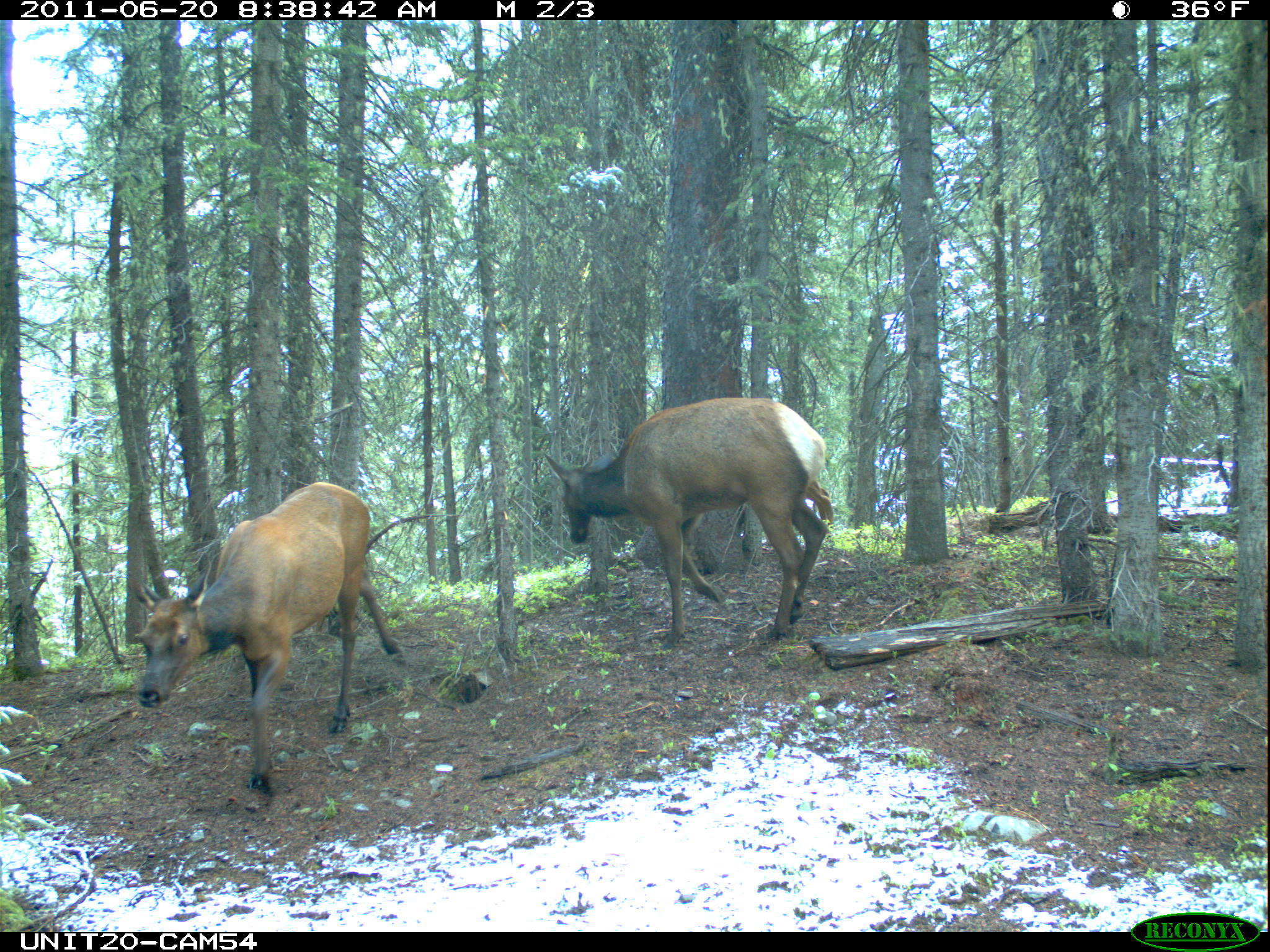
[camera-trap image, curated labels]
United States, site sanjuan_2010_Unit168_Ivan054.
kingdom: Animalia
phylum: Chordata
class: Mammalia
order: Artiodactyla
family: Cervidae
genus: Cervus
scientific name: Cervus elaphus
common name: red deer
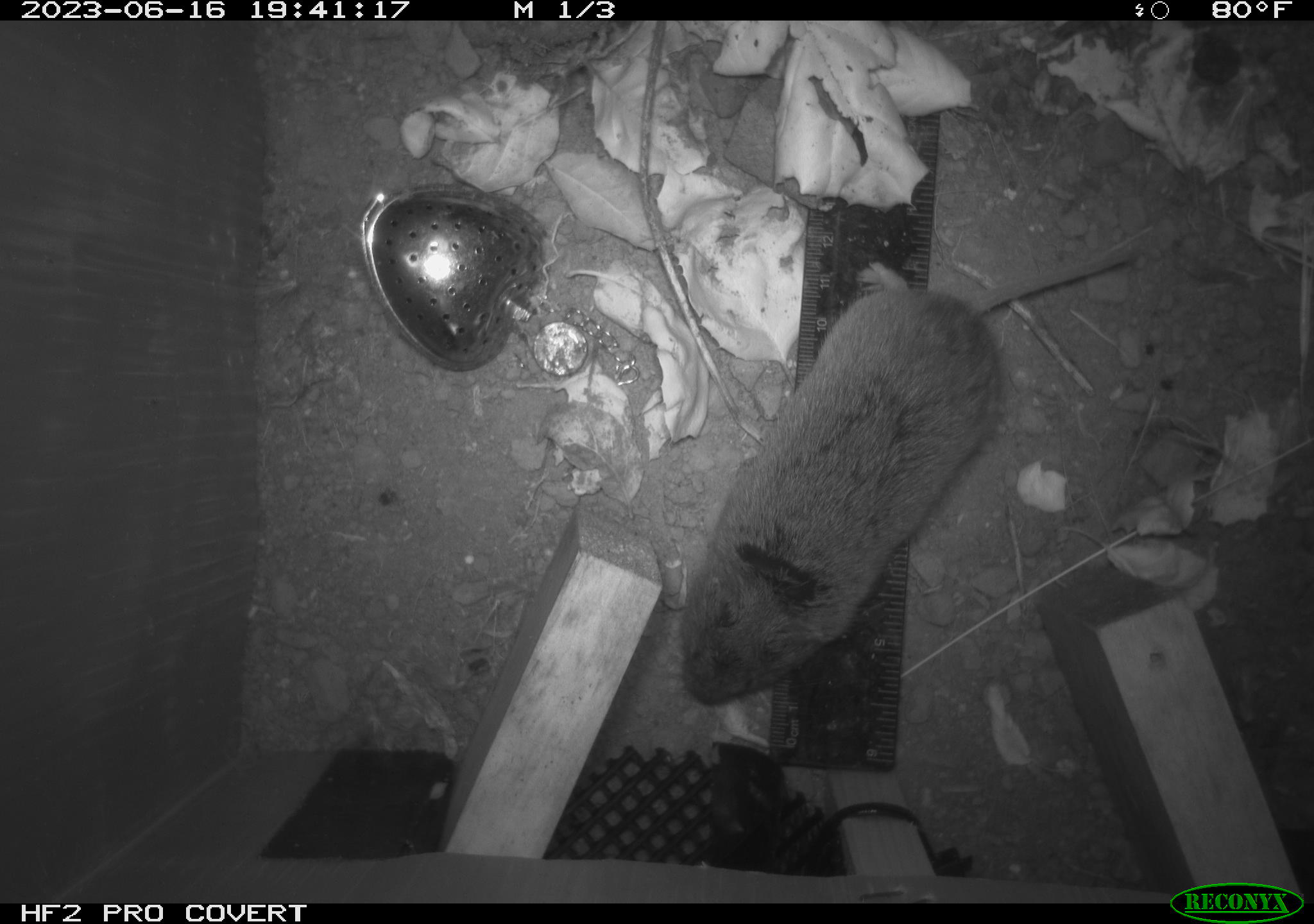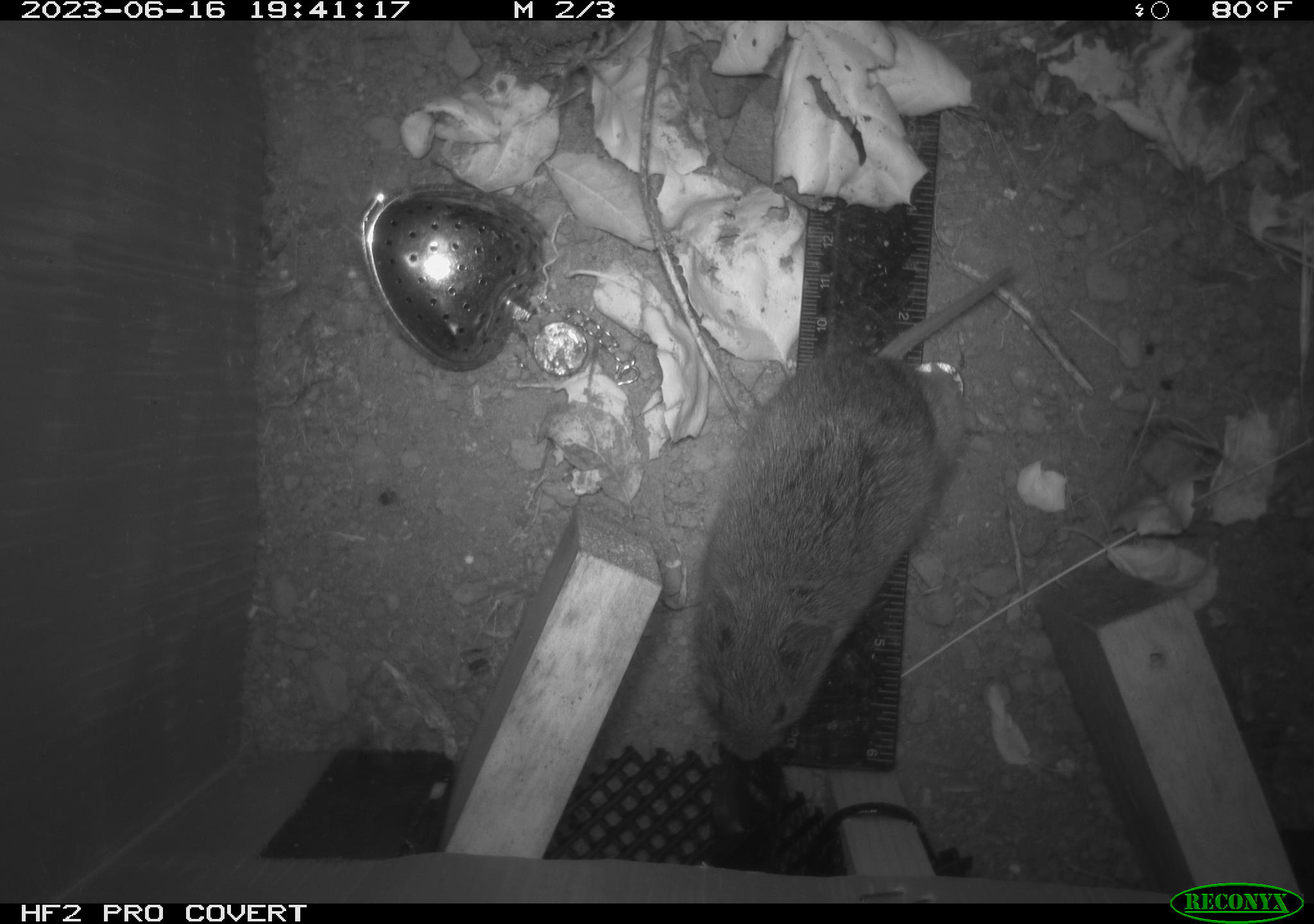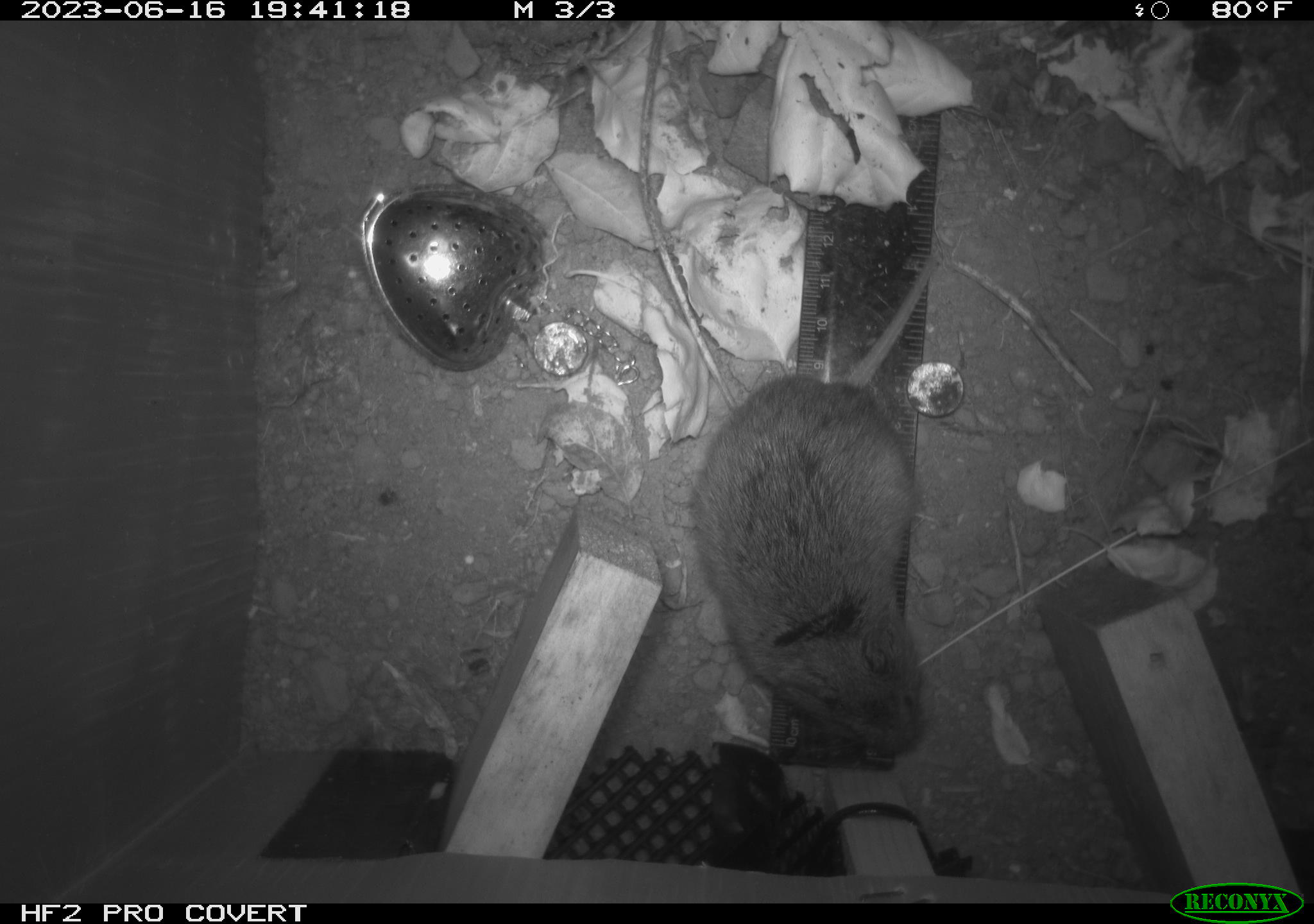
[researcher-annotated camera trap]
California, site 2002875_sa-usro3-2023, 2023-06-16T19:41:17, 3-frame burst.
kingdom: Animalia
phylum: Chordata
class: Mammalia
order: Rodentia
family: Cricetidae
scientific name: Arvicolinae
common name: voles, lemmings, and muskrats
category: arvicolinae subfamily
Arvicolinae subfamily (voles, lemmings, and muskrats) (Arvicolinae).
#####
[Exercise objective] Write the records above out again word for word, skipping each picture.

[Reply]
[camera-trap image, curated labels]
United States, site sanjuan_2010_Unit168_Ivan054.
kingdom: Animalia
phylum: Chordata
class: Mammalia
order: Artiodactyla
family: Cervidae
genus: Cervus
scientific name: Cervus elaphus
common name: red deer
[researcher-annotated camera trap]
California, site 2002875_sa-usro3-2023, 2023-06-16T19:41:17, 3-frame burst.
kingdom: Animalia
phylum: Chordata
class: Mammalia
order: Rodentia
family: Cricetidae
scientific name: Arvicolinae
common name: voles, lemmings, and muskrats
category: arvicolinae subfamily
Arvicolinae subfamily (voles, lemmings, and muskrats) (Arvicolinae).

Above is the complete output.